- **Instruction A**
Return everything in the Videocards review from "Simona Juračková |" down to "Ukraine, were presented.".
- **Instruction B**
According to the Videocards review, which country are the artists Margarita Zinets and Alexander Vereschak from?

Umělec magazine 2005/1 >> Voyeurism Fast and Easy List of all editions.
Voyeurism Fast and Easy
Umělec magazine
Year 2005, 1
6,50 EUR
7 USD
Send the printed edition:
Order subscription

Voyeurism Fast and Easy

Umělec magazine 2005/1

01.01.2005

Simona Juračková | review | en cs

Videocards,
Dům pánů z Kunštátu,
Brno,
Nov 11 – Dec 5, 2004



As they gaze into the objective lens of the camera, their faces show no sign of amazement or indignation. Their heads turn towards each other and they continue walking without missing a step. So we have enough time to look at the girls. Any visitor who descended into the basement of the Dům pánů z Kunštátu in Brno between November 11 and December 5, 2004 could have become an undisclosed voyeur. In the Videocards project, works by artists Margarita Zinets and Alexander Vereschak, both from the Ukraine, were presented.
Two friends stroll slowly down the main street of an East European metropolis. They seem similar in some ways. Is it the way they are hold their handbags? Or the length of their pants? Along comes another pair. An observer looks at them, lets them go by and watches them for some time still. The girls generally pay no mind, so there is time enough to examine the details – haircut, eyes, earrings, lips, décolletage, behind, and legs. The eye of the camera sometimes focuses on the men walking opposite the girls: they behold them with the same overt gaze as the exhibition visitors in the darkness.

- **Dataset records**
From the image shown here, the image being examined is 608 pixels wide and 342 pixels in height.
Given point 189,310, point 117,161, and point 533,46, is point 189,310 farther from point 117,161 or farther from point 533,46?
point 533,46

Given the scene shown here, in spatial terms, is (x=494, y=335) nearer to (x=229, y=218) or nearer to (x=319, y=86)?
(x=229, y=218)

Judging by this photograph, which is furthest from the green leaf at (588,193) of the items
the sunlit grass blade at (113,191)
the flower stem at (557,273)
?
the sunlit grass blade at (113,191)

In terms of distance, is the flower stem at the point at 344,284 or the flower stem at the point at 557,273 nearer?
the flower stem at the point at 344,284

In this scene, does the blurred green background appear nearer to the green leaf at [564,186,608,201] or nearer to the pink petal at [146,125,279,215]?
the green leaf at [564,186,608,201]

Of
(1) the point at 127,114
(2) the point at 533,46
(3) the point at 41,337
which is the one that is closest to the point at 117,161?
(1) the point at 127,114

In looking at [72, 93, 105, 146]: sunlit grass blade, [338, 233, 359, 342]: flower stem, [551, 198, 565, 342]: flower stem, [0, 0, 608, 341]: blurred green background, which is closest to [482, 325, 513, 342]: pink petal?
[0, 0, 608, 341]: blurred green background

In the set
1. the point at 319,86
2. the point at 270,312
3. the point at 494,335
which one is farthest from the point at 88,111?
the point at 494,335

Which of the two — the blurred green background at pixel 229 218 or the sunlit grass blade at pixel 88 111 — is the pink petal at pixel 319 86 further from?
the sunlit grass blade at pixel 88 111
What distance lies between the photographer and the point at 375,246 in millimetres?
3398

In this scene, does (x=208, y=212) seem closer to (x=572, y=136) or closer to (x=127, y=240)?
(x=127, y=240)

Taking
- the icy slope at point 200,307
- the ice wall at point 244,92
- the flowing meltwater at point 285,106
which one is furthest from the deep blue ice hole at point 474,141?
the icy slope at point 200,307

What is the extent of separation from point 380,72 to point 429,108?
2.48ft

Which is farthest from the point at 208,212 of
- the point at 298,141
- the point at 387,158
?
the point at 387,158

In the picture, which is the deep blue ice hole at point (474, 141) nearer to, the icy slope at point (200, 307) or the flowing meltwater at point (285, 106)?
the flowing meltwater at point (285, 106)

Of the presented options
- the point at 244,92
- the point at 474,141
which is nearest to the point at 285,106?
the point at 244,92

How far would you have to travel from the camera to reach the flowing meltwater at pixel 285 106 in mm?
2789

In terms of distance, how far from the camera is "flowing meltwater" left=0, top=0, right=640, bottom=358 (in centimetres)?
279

- **Full response A**
Simona Juračková | review | en cs

Videocards,
Dům pánů z Kunštátu,
Brno,
Nov 11 – Dec 5, 2004



As they gaze into the objective lens of the camera, their faces show no sign of amazement or indignation. Their heads turn towards each other and they continue walking without missing a step. So we have enough time to look at the girls. Any visitor who descended into the basement of the Dům pánů z Kunštátu in Brno between November 11 and December 5, 2004 could have become an undisclosed voyeur. In the Videocards project, works by artists Margarita Zinets and Alexander Vereschak, both from the Ukraine, were presented.

- **Full response B**
They are both from the Ukraine.